If you want to sabotage all Russians for some weird reason, just introduce a race condition that's masqueraded as a compatibility fix for the Russian locale.

If you want to send out a message, take a more peaceful approach. Create file or print out a translated message like "<Citizen name>, age <age>, was killed in the illegal Russian invasion of Ukraine on <date>" in Russian. Add a link to a picture or a news article if you want. Still a pretty annoying move, probably universally considered in bad taste by most people, but not illegal or destructive. Add something like "the economic recession is because the Western world opposes the Russian government" to make that clear as well, because the immense inflation will probably hit random citizens hardest. Best case scenario you're informing some ignorant Russians stuck behind state propaganda, worst case scenario you piss off some Russian nationalists who will stop using your library.
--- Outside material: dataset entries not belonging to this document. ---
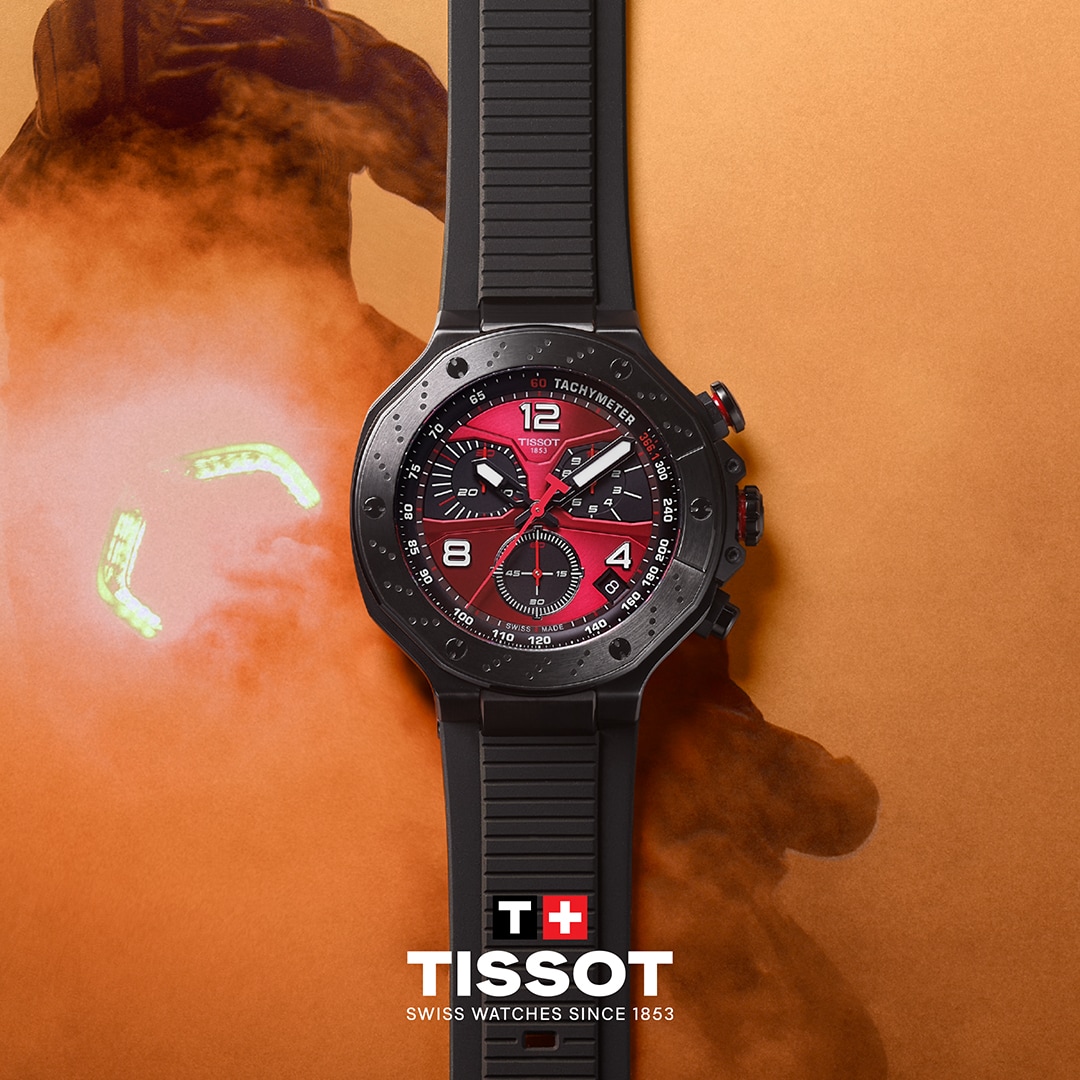 Tissot Facebook ad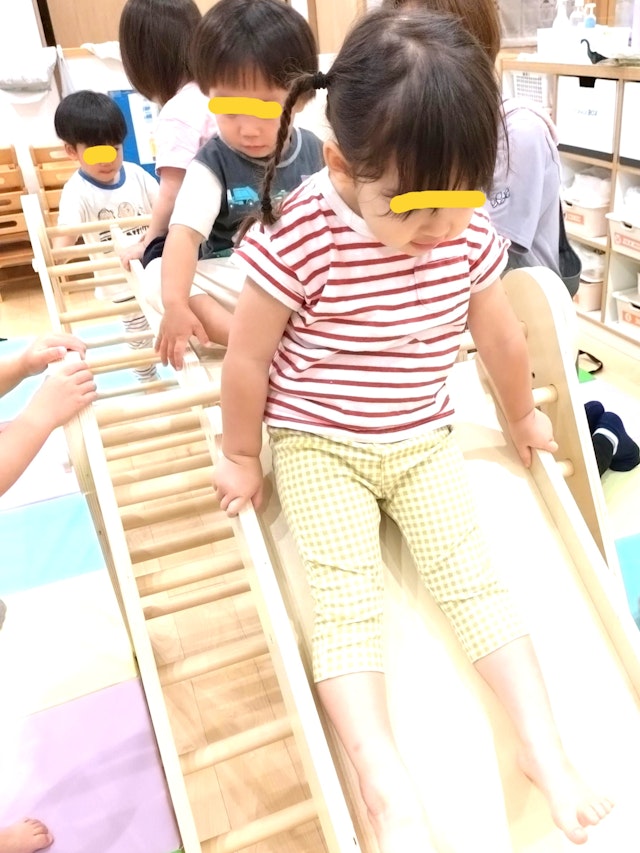 雨の日は、お部屋でいっぱい遊びます！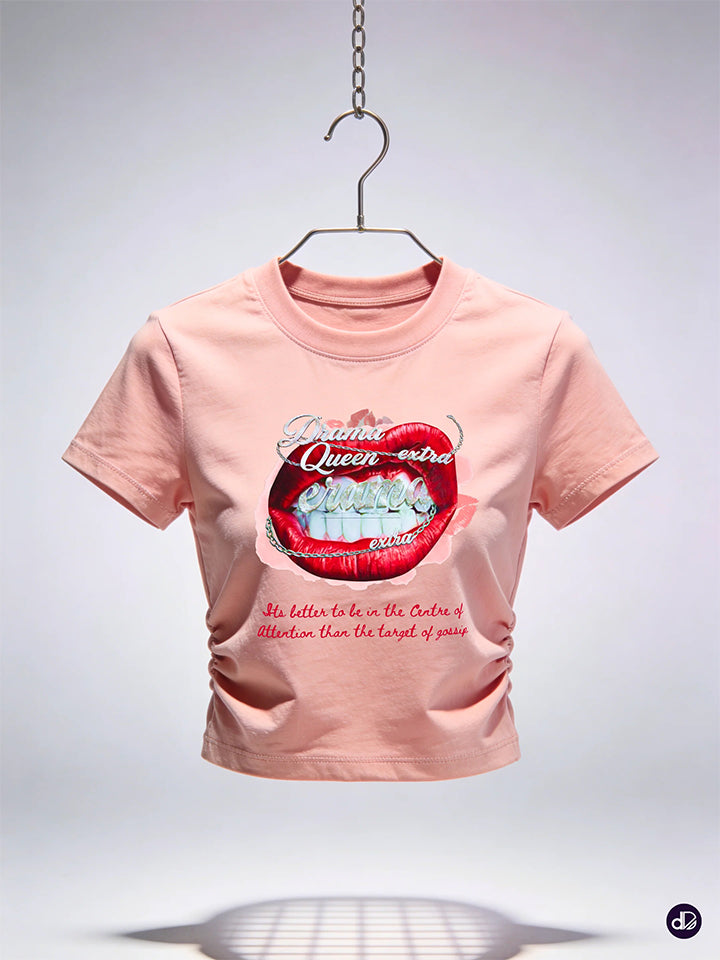 CENTRE OF ATTENTION | Women's Premium Crop Top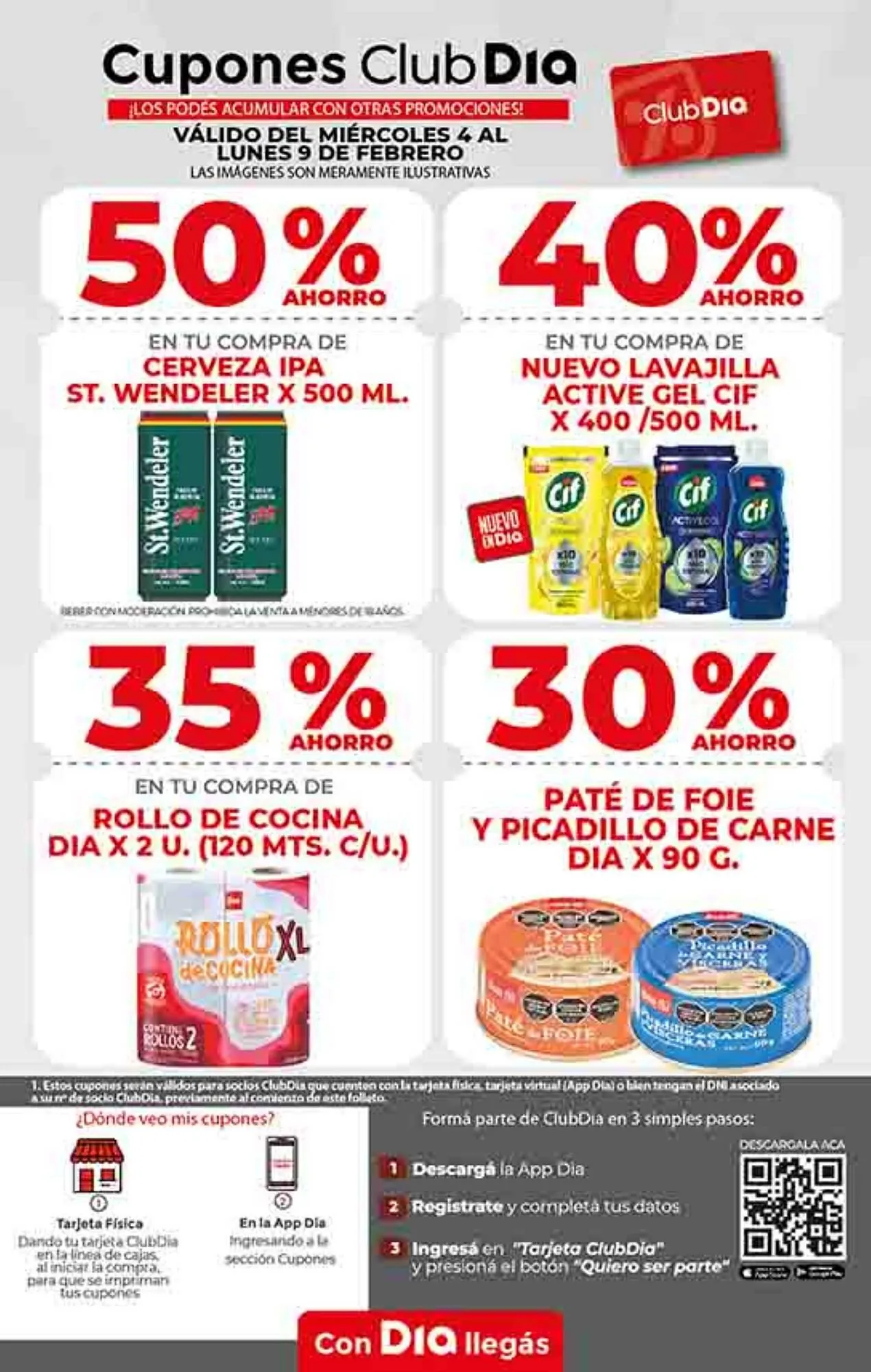 Ofertas de Folleto Supermercados DIA 3 de febrero al 9 de febrero 2026 - Página 10 del catálogo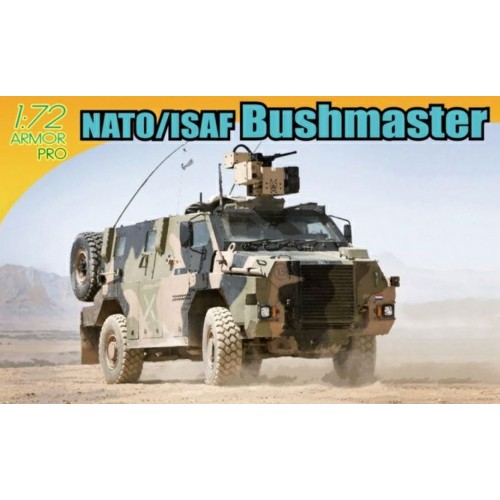 DK7702 - 1/72 NATO/ISAF BUSHMASTER (PLASTIC KIT)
In the end, this is just another demonstration of how dangerous modern dependency management is. NPM has been through leftpad, colors, now node-ipc, and there's still no way to prevent it from happening again.

I don't know of any language ecosystem with a package manager that doesn't have this problem as well. Perhaps the more boring/slow software dev requiring OS package managers, because Debian maintainers tend to be a little more level-headed than random Github users? Take your pips, cargos, gems, gradles, composers, and you'll find exactly this vulnerability.

The general consensus seems to be "it's impractical to validate all the code we're pulling in, so there's nothing we can do", which is kind of crazy in my opinion. Yes, modern dev does pull in a billion dependencies for every framework, but doing nothing just isn't a problem.

We're one NPM hack away from global catastrophe as long as we don't find a solution for problems like these.